The MP said she had received support from Prime Minister Rishi Sunak after her mental wellbeing deteriorated in recent weeks, but has had no contact from the SNP leadership.

"I do not feel able to continue in what I have experienced as a toxic and bullying SNP Westminster group, which resulted in my requiring counselling for a period of 12 months in Parliament and caused significant deterioration in my health and wellbeing as assessed by my GP, including the need for antidepressants," she said.

"I will never regret my actions in standing up for a victim of abuse at the hands of an SNP MP last year, but I have no faith remaining in a party whose leadership supported the perpetrator's interests over that of the victim's and who have shown little to no interest in acknowledging or addressing the impact.

"It is also true that I have received no contact from party leadership in the past weeks, despite members of every other main political party contacting me to offer support and compassion during what has been an extremely difficult time."

She praised Mr Sunak's "positive" leadership, saying it contrasted to that of the SNP group.

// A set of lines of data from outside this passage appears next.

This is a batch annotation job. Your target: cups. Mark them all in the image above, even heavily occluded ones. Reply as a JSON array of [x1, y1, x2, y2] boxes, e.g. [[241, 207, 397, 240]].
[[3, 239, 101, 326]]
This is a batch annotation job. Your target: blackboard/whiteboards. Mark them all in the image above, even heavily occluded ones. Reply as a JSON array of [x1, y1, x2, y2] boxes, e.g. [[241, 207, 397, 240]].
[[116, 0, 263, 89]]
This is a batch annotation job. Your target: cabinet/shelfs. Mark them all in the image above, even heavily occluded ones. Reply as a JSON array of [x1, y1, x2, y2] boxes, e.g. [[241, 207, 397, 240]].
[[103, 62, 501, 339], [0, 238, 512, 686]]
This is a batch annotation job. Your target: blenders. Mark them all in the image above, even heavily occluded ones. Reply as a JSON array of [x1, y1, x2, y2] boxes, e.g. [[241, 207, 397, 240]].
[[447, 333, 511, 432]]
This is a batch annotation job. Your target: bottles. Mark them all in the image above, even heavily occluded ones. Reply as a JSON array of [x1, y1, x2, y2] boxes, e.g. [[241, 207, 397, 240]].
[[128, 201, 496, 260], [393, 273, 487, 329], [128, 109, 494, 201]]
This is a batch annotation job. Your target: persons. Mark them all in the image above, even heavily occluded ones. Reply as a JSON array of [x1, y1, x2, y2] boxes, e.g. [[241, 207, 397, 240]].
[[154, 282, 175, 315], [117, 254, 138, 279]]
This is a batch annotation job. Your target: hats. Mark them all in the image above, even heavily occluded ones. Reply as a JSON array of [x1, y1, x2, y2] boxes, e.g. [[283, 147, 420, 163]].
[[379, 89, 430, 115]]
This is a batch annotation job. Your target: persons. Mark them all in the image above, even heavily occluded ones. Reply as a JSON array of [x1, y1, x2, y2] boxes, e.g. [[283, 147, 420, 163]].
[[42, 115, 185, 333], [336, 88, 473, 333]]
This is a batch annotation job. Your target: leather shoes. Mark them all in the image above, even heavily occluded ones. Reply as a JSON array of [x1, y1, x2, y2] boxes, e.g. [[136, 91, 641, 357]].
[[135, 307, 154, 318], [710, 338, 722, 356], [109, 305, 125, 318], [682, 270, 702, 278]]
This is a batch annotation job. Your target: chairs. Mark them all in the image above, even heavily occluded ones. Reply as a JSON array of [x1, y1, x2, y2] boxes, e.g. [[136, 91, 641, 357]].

Dr Cameron also said the SNP's founding cause of Scottish independence had led to "significant division" in families like hers.

Today SNP leader Humza Yousaf said Cameron's decision was "probably the least surprising news frankly that I’ve had as first minister and party leader in the last six months."

He added: “For me, Lisa Cameron by her own admission was facing a very difficult selection contest and now we know why.

“It’s clear that the people of her constituency, they voted for an SNP MP. They did not vote for a Conservative MP. Lisa Cameron should do the honourable thing and step down. It would be the right thing to do.”

Her decision has sparked outrage among SNP members and politicians with some suggesting she had been promised a peerage in order to get her to join the Conservatives.

Prime Minister Rishi Sunak said he was "delighted" at her decision describing her as "a brave and committed constituency MP".

He added: "Lisa is right that we should aim to do politics better, with more empathy and less division and a dedication to always be doing what we think is right.

"I look forward to working with her on the disability issues she has championed so passionately in Parliament, and on the issues that really matter to her constituents in East Kilbride, Strathaven and Lesmahagow.

An SNP spokeswoman said her constituents would be "appalled" that they now had a Conservative MP.

She said: "Lisa Cameron should now do the right thing and step down to allow a by-election.

"Her constituents elected an SNP MP, not a Tory, and they deserve to have the democratic opportunity to elect a hard-working SNP MP who will put the interests of Scotland first.

"On a personal basis, we wish her well."

Scottish Conservative leader Douglas Ross said “Like many ex-SNP supporters, she has realised that her former party is hopelessly divided under Humza Yousaf and incapable of focusing on the real priorities of the Scottish people.

“Lisa took a principled stand in supporting the victim in the Patrick Grady case, when her party took the side of the disgraced MP. For doing so, she has been shamefully and inexplicably mistreated by the SNP.

“I look forward to working with Lisa, who recognises the Conservative Party and the Prime Minister are focused on the issues that matter to people in Scotland and across the UK.”

Labour's Shadow Scottish Secretary Ian Murray described her move as "bizarre" and said it "shows that the SNP is falling apart before our eyes.

“The fact is that the SNP and the Tories are two sides of the same coin - putting the cause of division before the needs of the people."